E-R Diagram

When a company asks you to make them a working, functional DBMS which they can work with, there are certain steps to follow. Let us summarize them here:
  1. Gathering information: This could be a written document that describes the system in question with reasonable amount of details.
  2. Producing ERD: ERD or Entity Relationship Diagram is a diagrammatic representation of the description we have gathered about the system.
  3. Designing the database: Out of the ERD we have created, it is very easy to determine the tables, the attributes which the tables must contain and the relationship among these tables.
  4. Normalization: This is a process of removing different kinds of impurities from the tables we have just created in the above step.

How to Prepare an ERD


Step 1
Let us take a very simple example and we try to reach a fully organized database from it.
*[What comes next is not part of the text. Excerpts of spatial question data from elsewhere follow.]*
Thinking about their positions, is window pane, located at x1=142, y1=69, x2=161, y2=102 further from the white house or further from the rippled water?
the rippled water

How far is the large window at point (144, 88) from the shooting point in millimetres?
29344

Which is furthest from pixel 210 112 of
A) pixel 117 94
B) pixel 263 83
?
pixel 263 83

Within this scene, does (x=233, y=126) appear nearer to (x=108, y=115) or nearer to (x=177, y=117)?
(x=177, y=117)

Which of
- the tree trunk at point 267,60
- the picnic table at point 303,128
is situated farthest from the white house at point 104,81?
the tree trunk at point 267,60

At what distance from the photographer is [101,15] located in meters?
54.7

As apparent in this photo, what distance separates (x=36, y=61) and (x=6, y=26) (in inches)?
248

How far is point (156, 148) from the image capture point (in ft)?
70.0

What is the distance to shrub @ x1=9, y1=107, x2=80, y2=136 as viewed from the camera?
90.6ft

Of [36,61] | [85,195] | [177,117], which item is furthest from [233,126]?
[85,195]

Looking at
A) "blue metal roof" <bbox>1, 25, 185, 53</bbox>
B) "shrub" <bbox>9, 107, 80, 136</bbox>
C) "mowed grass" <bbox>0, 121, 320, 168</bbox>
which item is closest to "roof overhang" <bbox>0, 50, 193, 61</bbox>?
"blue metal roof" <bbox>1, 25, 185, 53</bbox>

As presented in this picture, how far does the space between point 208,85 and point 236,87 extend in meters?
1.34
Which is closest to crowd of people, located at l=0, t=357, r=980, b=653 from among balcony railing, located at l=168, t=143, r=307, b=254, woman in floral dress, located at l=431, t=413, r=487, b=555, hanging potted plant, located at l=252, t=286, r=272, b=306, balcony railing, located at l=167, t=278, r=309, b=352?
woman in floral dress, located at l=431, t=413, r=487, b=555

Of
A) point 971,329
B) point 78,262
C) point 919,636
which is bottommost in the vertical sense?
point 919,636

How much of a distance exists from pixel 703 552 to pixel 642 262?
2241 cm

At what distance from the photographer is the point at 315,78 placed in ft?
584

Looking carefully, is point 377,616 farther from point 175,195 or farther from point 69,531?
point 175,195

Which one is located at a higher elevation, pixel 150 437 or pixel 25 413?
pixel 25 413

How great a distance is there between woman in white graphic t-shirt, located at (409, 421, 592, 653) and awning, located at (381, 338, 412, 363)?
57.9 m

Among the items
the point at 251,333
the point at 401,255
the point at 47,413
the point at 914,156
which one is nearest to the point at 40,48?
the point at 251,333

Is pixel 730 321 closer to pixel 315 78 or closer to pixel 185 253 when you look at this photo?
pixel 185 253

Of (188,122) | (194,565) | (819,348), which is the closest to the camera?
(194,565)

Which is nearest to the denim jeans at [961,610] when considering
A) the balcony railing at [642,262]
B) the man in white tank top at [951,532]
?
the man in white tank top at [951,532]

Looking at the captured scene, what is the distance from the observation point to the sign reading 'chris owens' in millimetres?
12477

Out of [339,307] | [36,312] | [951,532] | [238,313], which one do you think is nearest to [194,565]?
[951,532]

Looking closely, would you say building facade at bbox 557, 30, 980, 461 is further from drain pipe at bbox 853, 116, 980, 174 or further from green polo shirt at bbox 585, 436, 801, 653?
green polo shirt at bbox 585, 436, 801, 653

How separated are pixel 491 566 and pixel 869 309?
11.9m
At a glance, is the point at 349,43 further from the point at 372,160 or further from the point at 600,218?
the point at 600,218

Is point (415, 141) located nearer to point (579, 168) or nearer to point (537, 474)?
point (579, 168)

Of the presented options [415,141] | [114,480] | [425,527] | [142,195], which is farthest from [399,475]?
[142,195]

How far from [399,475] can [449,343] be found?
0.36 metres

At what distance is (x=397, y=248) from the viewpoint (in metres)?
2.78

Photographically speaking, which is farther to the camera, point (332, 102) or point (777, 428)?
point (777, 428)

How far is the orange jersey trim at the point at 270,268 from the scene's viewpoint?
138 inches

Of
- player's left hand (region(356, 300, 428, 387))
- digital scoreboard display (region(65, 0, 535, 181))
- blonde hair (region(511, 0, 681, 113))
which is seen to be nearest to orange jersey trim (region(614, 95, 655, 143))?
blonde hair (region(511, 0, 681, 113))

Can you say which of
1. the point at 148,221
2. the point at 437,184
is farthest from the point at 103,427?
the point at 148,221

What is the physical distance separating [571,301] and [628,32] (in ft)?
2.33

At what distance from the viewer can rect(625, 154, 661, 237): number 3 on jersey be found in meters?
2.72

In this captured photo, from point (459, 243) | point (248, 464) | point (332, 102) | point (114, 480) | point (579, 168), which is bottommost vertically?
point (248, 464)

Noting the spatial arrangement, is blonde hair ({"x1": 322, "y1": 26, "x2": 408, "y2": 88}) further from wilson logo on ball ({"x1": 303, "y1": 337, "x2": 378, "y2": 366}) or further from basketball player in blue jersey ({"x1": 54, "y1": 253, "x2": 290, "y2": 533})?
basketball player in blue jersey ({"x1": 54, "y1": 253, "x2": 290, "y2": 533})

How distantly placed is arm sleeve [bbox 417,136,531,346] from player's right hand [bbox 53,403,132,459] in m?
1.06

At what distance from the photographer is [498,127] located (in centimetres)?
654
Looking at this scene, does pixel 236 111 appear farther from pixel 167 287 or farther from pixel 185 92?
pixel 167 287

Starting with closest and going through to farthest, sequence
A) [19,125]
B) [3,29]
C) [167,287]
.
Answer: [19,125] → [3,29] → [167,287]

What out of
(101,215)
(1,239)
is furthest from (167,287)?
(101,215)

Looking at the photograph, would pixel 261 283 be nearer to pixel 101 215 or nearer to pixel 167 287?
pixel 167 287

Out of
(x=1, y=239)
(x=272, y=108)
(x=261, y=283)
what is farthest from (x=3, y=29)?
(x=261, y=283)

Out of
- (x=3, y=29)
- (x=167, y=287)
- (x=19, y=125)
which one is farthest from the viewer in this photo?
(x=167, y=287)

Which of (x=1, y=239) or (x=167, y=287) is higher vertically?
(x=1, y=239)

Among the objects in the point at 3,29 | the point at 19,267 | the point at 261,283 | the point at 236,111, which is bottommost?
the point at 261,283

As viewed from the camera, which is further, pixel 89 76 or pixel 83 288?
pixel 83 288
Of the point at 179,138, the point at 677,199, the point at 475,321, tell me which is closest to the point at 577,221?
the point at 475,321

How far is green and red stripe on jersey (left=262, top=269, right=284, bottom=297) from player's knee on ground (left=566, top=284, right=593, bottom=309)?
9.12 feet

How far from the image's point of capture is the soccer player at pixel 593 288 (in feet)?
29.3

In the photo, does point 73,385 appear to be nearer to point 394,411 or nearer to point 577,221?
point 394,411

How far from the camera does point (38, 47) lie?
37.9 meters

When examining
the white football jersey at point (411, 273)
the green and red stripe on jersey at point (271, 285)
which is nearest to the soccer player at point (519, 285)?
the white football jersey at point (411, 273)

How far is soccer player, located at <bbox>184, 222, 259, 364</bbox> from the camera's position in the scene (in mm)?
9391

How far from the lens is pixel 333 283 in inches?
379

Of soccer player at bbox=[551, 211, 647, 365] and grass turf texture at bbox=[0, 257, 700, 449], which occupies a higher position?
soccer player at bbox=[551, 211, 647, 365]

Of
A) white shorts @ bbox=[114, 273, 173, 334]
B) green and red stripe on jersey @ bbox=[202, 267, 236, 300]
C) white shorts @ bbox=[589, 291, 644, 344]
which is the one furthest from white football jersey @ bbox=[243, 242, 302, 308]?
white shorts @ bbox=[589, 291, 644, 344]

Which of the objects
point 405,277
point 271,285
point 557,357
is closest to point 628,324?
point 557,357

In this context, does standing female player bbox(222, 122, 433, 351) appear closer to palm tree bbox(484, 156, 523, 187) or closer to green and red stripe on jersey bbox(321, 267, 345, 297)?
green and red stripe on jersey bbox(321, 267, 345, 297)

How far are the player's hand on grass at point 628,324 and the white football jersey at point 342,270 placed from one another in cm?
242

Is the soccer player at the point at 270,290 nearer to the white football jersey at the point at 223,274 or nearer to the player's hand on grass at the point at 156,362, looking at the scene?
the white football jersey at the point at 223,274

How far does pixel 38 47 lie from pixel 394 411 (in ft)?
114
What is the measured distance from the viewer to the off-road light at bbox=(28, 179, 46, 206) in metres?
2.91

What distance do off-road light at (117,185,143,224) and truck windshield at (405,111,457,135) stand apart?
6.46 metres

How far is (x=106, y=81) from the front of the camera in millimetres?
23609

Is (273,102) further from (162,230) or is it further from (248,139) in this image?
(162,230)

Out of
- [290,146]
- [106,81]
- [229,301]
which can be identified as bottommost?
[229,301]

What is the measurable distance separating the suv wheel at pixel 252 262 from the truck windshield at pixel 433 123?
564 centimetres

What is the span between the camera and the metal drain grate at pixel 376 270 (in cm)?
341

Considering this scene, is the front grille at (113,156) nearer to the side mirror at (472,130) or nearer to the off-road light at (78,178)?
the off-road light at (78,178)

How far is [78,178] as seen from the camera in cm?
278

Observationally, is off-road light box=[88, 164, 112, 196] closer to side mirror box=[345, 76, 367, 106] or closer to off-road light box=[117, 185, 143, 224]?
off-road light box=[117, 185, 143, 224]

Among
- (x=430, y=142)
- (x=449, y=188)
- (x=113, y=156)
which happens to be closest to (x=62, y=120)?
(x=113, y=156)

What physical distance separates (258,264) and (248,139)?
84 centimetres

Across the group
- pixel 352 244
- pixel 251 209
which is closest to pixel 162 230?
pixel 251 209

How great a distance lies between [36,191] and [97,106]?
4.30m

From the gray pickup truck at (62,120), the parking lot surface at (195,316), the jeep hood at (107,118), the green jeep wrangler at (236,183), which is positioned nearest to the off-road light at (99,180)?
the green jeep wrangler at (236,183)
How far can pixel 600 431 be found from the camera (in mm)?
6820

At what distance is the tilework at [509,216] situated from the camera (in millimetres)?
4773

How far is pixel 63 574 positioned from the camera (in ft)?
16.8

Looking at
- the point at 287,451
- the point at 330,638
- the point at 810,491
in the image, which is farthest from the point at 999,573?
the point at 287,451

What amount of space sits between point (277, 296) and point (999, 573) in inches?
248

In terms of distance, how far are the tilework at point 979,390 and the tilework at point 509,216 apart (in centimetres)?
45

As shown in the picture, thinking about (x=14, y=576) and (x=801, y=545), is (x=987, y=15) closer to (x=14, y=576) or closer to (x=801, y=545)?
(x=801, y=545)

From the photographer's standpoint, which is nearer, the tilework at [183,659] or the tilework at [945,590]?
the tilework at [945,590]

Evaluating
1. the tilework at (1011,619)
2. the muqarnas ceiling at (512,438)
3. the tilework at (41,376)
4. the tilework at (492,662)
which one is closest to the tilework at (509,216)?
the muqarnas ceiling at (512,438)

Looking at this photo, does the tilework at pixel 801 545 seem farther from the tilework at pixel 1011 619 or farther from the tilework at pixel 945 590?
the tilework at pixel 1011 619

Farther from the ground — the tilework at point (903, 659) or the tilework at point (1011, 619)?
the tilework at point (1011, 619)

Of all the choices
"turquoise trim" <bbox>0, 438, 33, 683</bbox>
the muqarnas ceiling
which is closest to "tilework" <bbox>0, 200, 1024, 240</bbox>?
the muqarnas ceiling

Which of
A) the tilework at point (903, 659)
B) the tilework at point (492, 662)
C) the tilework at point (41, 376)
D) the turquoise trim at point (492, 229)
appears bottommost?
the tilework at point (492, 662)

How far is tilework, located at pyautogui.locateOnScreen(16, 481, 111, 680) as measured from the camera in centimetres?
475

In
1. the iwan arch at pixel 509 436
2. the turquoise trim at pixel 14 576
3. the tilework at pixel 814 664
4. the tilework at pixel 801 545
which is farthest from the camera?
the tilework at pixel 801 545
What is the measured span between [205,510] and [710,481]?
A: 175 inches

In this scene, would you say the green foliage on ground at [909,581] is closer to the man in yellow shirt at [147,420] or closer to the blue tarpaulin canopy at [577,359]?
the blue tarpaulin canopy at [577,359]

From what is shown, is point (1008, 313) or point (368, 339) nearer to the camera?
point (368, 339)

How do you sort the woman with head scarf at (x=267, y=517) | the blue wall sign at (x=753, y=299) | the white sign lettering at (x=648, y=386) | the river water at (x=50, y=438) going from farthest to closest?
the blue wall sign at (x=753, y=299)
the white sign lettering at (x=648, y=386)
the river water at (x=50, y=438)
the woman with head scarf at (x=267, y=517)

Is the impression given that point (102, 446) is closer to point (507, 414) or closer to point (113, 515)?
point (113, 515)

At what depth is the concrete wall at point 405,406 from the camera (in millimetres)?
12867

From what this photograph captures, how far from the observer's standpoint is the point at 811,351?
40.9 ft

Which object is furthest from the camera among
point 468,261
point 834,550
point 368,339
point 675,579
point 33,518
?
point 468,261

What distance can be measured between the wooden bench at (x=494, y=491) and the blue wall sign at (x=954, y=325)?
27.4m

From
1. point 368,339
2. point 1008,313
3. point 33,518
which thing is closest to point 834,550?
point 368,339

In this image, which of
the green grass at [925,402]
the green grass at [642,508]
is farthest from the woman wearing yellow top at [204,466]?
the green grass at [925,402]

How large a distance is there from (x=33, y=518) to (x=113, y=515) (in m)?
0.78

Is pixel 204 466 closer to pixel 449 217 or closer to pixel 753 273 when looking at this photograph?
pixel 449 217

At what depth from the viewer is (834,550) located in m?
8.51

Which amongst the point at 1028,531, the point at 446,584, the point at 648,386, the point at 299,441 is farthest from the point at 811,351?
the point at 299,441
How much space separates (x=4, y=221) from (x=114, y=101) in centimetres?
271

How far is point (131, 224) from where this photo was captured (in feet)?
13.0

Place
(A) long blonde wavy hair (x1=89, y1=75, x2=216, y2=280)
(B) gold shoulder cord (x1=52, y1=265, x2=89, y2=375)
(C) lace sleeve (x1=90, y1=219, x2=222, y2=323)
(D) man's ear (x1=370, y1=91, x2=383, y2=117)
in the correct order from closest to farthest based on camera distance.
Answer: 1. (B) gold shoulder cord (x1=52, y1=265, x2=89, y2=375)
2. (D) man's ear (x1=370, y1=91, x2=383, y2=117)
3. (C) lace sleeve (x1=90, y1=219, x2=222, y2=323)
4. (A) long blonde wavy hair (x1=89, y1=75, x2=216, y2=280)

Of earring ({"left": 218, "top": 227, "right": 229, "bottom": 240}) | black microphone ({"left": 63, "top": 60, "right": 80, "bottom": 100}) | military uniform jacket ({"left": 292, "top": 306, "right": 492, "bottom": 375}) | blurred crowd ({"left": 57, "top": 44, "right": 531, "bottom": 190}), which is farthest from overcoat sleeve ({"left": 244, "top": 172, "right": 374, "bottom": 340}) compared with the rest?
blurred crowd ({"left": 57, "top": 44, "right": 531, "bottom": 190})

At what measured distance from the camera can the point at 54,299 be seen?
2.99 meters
Let us look at the following simple statement:
A boy eats an ice cream.

This is a description of a real word activity, and we may consider the above statement as a written document (very short, of course).

Step 2
Now we have to prepare the ERD. Before doing that we have to process the statement a little. We can see that the sentence contains a subject (boy), an object (ice cream) and a verb (eats) that defines the relationship between the subject and the object. Consider the nouns as entities (boy and ice cream) and the verb (eats) as a relationship. To plot them in the diagram, put the nouns within rectangles and the relationship within a diamond. Also, show the relationship with a directed arrow, starting from the subject entity (boy) towards the object entity (ice cream).
  
Well, fine. Up to this point the ERD shows how boy and ice cream are related. Now, every boy must have a name, address, phone number etc. and every ice cream has a manufacturer, flavor, price etc. Without these the diagram is not complete. These items which we mentioned here are known as attributes, and they must be incorporated in the ERD as connected ovals.
  

But can only entities have attributes? Certainly not. If we want then the relationship must have their attributes too. These attribute do not inform anything more either about theboy or the ice cream, but they provide additional information about the relationships between the boy and the ice cream.
  

Step 3
We are almost complete now. If you look carefully, we now have defined structures for at least three tables like the following:
Boy
Name
Address
Phone

Ice Cream
Manufacturer
Flavor
Price

Eats
Date
Time

However, this is still not a working database, because by definition, database should be “collection of related tables.” To make them connected, the tables must have some common attributes. If we chose the attribute Name of the Boy table to play the role of the common attribute, then the revised structure of the above tables become something like the following.
Boy
Name
Address
Phone

Ice Cream
Manufacturer
Flavor
Price
Name

Eats
Date
Time
Name

This is as complete as it can be. We now have information about the boy, about the ice cream he has eaten and about the date and time when the eating was done.